Crank-Nicolson also gives a \( 2\times 2 \) linear system.

Methods for general first-order ODEs

Generic form

The standard form for ODEs:

 
$$ \begin{equation} u' = f(u,t),\quad u(0)=I \tag{37} \end{equation} $$

 

\( u \) and \( f \): scalar or vector.

Vectors in case of ODE systems:

 
$$ u(t) = (u^{(0)}(t),u^{(1)}(t),\ldots,u^{(m-1)}(t)) $$

 

 
$$ \begin{align*} f(u, t) = ( & f^{(0)}(u^{(0)},\ldots,u^{(m-1)})\\ & f^{(1)}(u^{(0)},\ldots,u^{(m-1)}),\\ & \vdots\\ & f^{(m-1)}(u^{(0)}(t),\ldots,u^{(m-1)}(t))) \end{align*} $$

 

The \( \theta \)-rule

 
$$ \begin{equation} \frac{u^{n+1}-u^n}{\Delta t} = \theta f(u^{n+1},t_{n+1}) + (1-\theta)f(u^n, t_n) \tag{38} \end{equation} $$

 
Bringing the unknown \( u^{n+1} \) to the left-hand side and the known terms on the right-hand side gives

 
$$ \begin{equation} u^{n+1} - \Delta t \theta f(u^{n+1},t_{n+1}) = u^n + \Delta t(1-\theta)f(u^n, t_n) \end{equation} $$

 
This is a nonlinear equation in \( u^{n+1} \) (unless \( f \) is linear in \( u \))!

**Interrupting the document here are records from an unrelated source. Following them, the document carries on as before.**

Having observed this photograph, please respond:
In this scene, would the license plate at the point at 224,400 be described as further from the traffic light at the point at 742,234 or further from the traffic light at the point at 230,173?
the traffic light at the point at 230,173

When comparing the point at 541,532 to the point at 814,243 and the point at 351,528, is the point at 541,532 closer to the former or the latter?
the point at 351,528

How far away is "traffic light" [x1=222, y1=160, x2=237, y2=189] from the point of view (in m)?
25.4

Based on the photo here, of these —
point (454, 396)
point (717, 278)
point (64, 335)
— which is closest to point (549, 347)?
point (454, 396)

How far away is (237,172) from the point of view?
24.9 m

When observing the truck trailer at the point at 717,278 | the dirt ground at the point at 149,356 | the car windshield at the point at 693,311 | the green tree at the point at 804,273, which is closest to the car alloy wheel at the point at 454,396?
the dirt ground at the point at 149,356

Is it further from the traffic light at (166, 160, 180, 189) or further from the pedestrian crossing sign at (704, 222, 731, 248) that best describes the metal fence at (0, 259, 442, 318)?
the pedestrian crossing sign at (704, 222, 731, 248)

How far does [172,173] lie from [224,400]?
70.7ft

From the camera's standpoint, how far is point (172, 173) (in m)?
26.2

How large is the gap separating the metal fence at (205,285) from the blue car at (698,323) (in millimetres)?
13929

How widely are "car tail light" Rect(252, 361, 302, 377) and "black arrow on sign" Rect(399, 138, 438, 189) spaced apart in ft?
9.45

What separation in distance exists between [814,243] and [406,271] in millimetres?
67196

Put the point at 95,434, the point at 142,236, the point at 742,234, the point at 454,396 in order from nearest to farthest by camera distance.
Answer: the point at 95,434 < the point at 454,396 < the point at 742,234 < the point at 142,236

Implicit 2-step backward scheme

 
$$ u'(t_{n+1}) \approx \frac{3u^{n+1} - 4u^{n} + u^{n-1}}{2\Delta t}$$

 

Scheme:

 
$$ u^{n+1} = \frac{4}{3}u^n - \frac{1}{3}u^{n-1} + \frac{2}{3}\Delta t f(u^{n+1}, t_{n+1}) \tag{39} $$

 
Nonlinear equation for \( u^{n+1} \).

The Leapfrog scheme

Idea:

 
$$ \begin{equation} u'(t_n)\approx \frac{u^{n+1}-u^{n-1}}{2\Delta t} = [D_{2t} u]^n \end{equation} $$

 

Scheme:

 
$$ [D_{2t} u = f(u,t)]^n$$

 
or written out,

 
$$ \begin{equation} u^{n+1} = u^{n-1} + \Delta t f(u^n, t_n) \tag{40} \end{equation} $$

 

  • Some other scheme must be used as starter (\( u^1 \)).
  • Explicit scheme - a nonlinear \( f \) (in \( u \)) is trivial to handle.
  • Downside: Leapfrog is always unstable after some time.

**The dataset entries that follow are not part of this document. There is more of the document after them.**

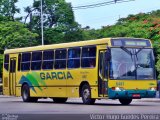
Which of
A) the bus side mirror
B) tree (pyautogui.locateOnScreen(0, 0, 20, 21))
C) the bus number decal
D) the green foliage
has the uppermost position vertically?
tree (pyautogui.locateOnScreen(0, 0, 20, 21))

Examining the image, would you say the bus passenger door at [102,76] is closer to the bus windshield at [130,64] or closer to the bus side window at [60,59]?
the bus windshield at [130,64]

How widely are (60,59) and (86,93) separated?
3.42 meters

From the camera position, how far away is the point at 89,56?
32.0 metres

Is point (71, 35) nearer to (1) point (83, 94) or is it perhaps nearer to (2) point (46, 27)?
(2) point (46, 27)

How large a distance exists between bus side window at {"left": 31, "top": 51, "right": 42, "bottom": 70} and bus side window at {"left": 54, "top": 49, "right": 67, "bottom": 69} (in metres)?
1.69

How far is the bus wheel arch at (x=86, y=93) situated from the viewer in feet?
104

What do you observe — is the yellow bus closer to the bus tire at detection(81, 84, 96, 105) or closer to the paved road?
the bus tire at detection(81, 84, 96, 105)

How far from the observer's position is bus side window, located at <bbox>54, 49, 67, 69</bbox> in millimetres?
34281

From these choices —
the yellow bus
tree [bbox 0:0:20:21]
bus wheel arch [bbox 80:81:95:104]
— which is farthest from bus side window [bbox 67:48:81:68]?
tree [bbox 0:0:20:21]

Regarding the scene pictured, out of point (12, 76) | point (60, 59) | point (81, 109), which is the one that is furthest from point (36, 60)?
point (81, 109)

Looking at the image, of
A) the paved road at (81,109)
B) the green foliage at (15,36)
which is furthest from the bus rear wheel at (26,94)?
the green foliage at (15,36)

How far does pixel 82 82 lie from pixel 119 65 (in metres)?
2.68

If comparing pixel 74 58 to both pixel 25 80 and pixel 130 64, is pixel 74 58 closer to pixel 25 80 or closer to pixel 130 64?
pixel 130 64

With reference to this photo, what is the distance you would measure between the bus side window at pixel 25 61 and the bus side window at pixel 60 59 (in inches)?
112
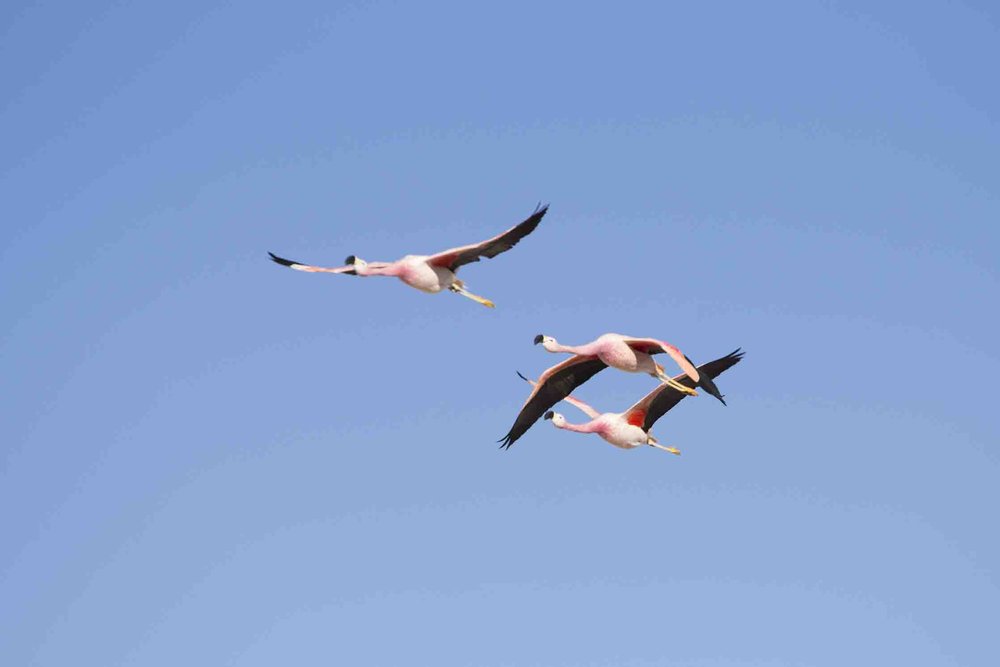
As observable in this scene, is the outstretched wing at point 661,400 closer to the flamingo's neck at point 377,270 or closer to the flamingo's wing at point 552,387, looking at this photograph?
the flamingo's wing at point 552,387

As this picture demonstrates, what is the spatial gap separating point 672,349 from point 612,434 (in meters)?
4.63

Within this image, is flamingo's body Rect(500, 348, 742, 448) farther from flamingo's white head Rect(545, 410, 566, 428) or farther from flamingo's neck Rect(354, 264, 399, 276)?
flamingo's neck Rect(354, 264, 399, 276)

The filtered Leapfrog scheme

After computing \( u^{n+1} \), stabilize Leapfrog by

 
$$ \begin{equation} u^n\ \leftarrow\ u^n + \gamma (u^{n-1} - 2u^n + u^{n+1}) \tag{41} \end{equation} $$

 

2nd-order Runge-Kutta scheme

Forward-Euler + approximate Crank-Nicolson:

 
$$ \begin{align} u^* &= u^n + \Delta t f(u^n, t_n), \tag{42}\\ u^{n+1} &= u^n + \Delta t \half \left( f(u^n, t_n) + f(u^*, t_{n+1}) \right) \tag{43} \end{align} $$

 

4th-order Runge-Kutta scheme

  • The most famous and widely used ODE method
  • 4 evaluations of \( f \) per time step
  • Its derivation is a very good illustration of numerical thinking!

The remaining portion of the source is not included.